The steps can train and land the prediction model, and when the predicted error rate reaches an acceptable range (the predicted error rate is smaller than the error rate threshold), the model is applied to the current network data, and prediction analysis is carried out on the incomplete customer orders of the current network in real time.
Specifically, the test data set and the order rejection result of the test data set may be set in the above steps, the test data set is input to the prediction model, a prediction result is obtained, and if the number of inconsistency between the prediction result and the order rejection result of the test data set is less than the set number, the prediction error rate of the prediction model may be considered to be less than the error rate threshold.
The order data processing method based on the customer order-returning early warning comprises the steps of identifying various characteristic attributes in a training data set D by calculating the information experience entropy of the training data set D, calculating the condition entropy of various characteristic attributes, calculating the information gain values of various characteristic attributes according to the information experience entropy and the condition entropy of various characteristic attributes, determining one class of characteristic attributes of the information gain values as root nodes of a decision tree to form a tree structure, recording the forming sequence of the tree structure, removing one class of characteristic attributes of the current information gain values in the training data set D to form a new training data set D, returning to the process of calculating the information experience entropy of the training data set D to sequentially obtain a plurality of tree structures until the information gain values corresponding to the obtained tree structures are smaller than a gain threshold value, and combining the tree structures into the decision tree according to the forming sequence of the tree structures, and obtaining a prediction model, and when the prediction error rate of the prediction model is smaller than the error rate threshold value, detecting the order return risk of the order information to be detected by adopting the prediction model, so that the detection process of the order return risk can be simplified, and the detection efficiency is improved.

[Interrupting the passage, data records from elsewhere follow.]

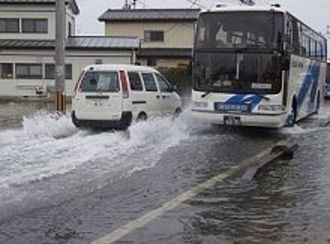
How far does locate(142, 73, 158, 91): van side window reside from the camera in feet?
60.8

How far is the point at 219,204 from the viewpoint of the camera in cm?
921

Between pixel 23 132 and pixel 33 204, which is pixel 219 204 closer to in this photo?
pixel 33 204

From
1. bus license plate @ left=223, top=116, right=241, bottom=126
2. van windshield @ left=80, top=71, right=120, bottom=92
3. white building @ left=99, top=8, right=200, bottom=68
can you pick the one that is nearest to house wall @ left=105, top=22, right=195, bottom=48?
white building @ left=99, top=8, right=200, bottom=68

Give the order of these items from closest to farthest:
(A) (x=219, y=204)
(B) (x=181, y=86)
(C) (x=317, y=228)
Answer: (C) (x=317, y=228) → (A) (x=219, y=204) → (B) (x=181, y=86)

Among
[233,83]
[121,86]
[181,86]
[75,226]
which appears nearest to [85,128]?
[121,86]

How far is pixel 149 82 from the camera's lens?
61.5 feet

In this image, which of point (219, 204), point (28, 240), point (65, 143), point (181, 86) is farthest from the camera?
point (181, 86)

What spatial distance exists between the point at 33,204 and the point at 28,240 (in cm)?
187

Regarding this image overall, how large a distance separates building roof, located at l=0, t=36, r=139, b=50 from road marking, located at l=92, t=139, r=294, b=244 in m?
31.7

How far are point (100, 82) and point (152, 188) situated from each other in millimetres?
7473

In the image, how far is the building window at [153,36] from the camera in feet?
183

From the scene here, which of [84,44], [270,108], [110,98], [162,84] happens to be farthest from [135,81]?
[84,44]

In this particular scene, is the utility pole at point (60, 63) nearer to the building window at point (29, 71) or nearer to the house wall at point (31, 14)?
the building window at point (29, 71)

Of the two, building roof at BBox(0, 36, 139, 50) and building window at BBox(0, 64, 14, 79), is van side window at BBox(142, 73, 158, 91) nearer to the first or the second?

In one embodiment, the step of detecting the return risk of the order information to be detected by using the prediction model comprises the following steps:
inputting the order information to be tested into a prediction model, and obtaining the order return risk prediction result output by the prediction model; and if the bill refund risk prediction result is the bill refund, acquiring the risk characteristics causing the bill refund, and generating a client retrieval strategy according to the risk characteristics.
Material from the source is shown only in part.